* TO BE DONE
1: Answer these about the Cinco de Mayo post:
(a) Which general does it credit with the victory at the Battle of Puebla?
(b) What does it say Mexico captured on May 5, 1862?
(c) What name had Carême given the sauce?
2: Please extend the Cinco de Mayo post, picking up after its last sentence.
:: TEXT SEGMENT
Tuesday, May 5, 2009

The Real Story Behind Cinco De Mayo

They layperson believes that Cinco de Mayo is simply a celebration of the Mexican army's defeat of the French at the Battle of Puebla, which took place on May 5, 1862. Mexican General Ignacio Zaragoza Seguín is credited with bringing about this unlikely victory, which really didn't amount to much because a year later, French forces successfully occupied Mexico City, installed their own Emperor, and didn't withdraw until they were pressured by The United States to do so (you're welcome, Mexico, by the way).

So, why is it that this seemingly insignificant battle seems to be celebrated so heartily world wide? The truth has been covered up over the years due to Mexican nationalism and European shame. The truth is that a greater victory was won at the Battle of Puebla. The truth is, May 5, 1862 was the day that Mexico captured the secret recipe for Mayonnaise.

This emulsified sauce concocted from the fusion of olive oil and egg yolks was created by French Chef Marie-Antoine Carême while trying to create a cheap substitute for ketchup. The sauce, which Carême had called "Creme de Vomit", was quickly confiscated by the French government after they discovered it had many strange and unusual properties, the most obvious being its ability to adhere sliced meat and cheese to bread.
::::
:: EXCERPTED RECORDS
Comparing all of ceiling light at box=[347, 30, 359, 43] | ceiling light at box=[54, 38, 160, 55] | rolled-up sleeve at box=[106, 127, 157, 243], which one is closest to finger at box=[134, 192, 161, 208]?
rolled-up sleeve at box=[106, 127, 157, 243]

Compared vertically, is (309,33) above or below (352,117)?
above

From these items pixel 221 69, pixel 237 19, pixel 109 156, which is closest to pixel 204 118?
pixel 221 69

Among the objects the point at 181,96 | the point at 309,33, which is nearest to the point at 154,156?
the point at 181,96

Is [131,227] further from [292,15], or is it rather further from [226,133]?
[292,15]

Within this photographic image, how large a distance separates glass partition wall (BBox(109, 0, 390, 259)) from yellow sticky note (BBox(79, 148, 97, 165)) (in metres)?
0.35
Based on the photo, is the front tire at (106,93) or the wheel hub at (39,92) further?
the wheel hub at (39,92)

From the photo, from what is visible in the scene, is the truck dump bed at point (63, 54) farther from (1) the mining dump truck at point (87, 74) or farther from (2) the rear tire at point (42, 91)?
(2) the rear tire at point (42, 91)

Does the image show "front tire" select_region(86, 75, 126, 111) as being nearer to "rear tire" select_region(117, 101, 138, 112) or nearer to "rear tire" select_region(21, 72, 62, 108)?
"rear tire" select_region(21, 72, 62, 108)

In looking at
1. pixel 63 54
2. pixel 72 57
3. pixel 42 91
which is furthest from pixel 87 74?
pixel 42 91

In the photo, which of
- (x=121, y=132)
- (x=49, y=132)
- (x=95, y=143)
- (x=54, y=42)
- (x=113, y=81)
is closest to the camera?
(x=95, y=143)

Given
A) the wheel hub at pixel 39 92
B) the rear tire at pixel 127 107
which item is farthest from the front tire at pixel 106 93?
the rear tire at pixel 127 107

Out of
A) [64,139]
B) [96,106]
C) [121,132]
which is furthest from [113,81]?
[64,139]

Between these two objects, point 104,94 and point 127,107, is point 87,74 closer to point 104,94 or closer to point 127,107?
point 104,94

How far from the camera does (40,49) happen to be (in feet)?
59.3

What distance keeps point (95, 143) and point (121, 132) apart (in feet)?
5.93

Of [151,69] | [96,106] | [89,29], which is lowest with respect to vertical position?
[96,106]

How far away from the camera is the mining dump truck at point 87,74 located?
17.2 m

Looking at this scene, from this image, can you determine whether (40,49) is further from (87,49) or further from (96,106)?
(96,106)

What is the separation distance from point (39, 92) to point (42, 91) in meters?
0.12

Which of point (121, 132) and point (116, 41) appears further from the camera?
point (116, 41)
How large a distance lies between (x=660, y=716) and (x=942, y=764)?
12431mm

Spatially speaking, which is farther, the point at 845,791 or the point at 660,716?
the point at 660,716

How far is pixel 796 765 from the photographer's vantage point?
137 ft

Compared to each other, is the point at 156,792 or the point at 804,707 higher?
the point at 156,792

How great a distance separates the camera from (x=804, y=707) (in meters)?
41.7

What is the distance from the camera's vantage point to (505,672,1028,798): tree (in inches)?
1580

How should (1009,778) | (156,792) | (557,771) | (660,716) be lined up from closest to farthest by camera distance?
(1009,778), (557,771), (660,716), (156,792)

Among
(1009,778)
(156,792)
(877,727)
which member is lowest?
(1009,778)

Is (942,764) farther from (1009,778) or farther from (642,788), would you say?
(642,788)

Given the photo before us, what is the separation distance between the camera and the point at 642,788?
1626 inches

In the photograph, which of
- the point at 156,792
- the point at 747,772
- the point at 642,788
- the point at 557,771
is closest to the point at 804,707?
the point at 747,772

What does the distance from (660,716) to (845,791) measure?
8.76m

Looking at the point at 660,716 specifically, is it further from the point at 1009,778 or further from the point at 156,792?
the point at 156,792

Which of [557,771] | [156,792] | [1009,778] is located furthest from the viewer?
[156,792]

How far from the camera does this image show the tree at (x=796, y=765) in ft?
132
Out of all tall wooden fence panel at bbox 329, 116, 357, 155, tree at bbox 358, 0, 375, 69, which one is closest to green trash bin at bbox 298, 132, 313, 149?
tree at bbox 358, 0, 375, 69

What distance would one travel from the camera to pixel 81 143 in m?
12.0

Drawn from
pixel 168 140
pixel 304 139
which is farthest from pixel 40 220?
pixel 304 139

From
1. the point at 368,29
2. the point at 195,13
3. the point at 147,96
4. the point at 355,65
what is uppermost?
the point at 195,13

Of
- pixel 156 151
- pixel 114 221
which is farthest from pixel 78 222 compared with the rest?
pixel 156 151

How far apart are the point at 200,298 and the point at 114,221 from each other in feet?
::::
* RESPONSES PER TASK
1:
(a) Mexican General Ignacio Zaragoza Seguín
(b) The secret recipe for Mayonnaise
(c) "Creme de Vomit"

2:
For decades, the recipe was a closely guarded secret overseen by the Duke of Meyenne. When General Seguín defeated the French on that fateful day, a French courier happened to be among the men who were captured. That courier had been planning to bring a copy of the recipe to the Russians for a joint venture to create a yogurt substitute (which would eventually become Thousand Island dressing) but his transport had gotten re-directed to help with the Mexican affair. General Seguín, upon winning the Battle of Puebla, intercepted the copy of the recipe for the glory of Mexico.

Losing control over the recipe for Mayonnaise was akin to allowing the serfs to discover movable type. Enraged by the global implications of this loss, the French military finally felt their testicles descend and sacked Mexico City in a futile attempt to contain and re-capture the formula. By then, it was much too late. The recipe had been leaked to high ranking officials in the U.S. Government in exchange for putting political pressure on the French to end their occupation. Soon, a German-American double agent named Richard Hellmann won the recipe in a poker game against President Theodore Roosevelt and decided to make it commercially available via his delicatessen which served as a staging point for French/German negotiations over the First Moroccan Crisis.

What Cinco De Mayo really refers to is not, as is commonly believed "The fifth of May", but rather, "The Five Mayos" which refers to the five internationally recognized types of mayonnaise. While the condiment has many minor variations, only five versions are recognized by the International Condiment Commission. Those five varieties are:

  1. Traditional: Made by slowly adding olive oil to an egg yolk, while whisking vigorously to disperse the oil. The oil and the water in yolks form a base of the emulsion, while the lecithin from the yolks acts as the emulsifier that stabilizes it. Mustard is added to sharpen its taste, and further stabilize the emulsion.
  2. Russian: Made with sunflower seed oil rather than olive oil and quail egg yolks. 
  3. Japanese: Made with apple cider vinegar with MSG in place of mustard.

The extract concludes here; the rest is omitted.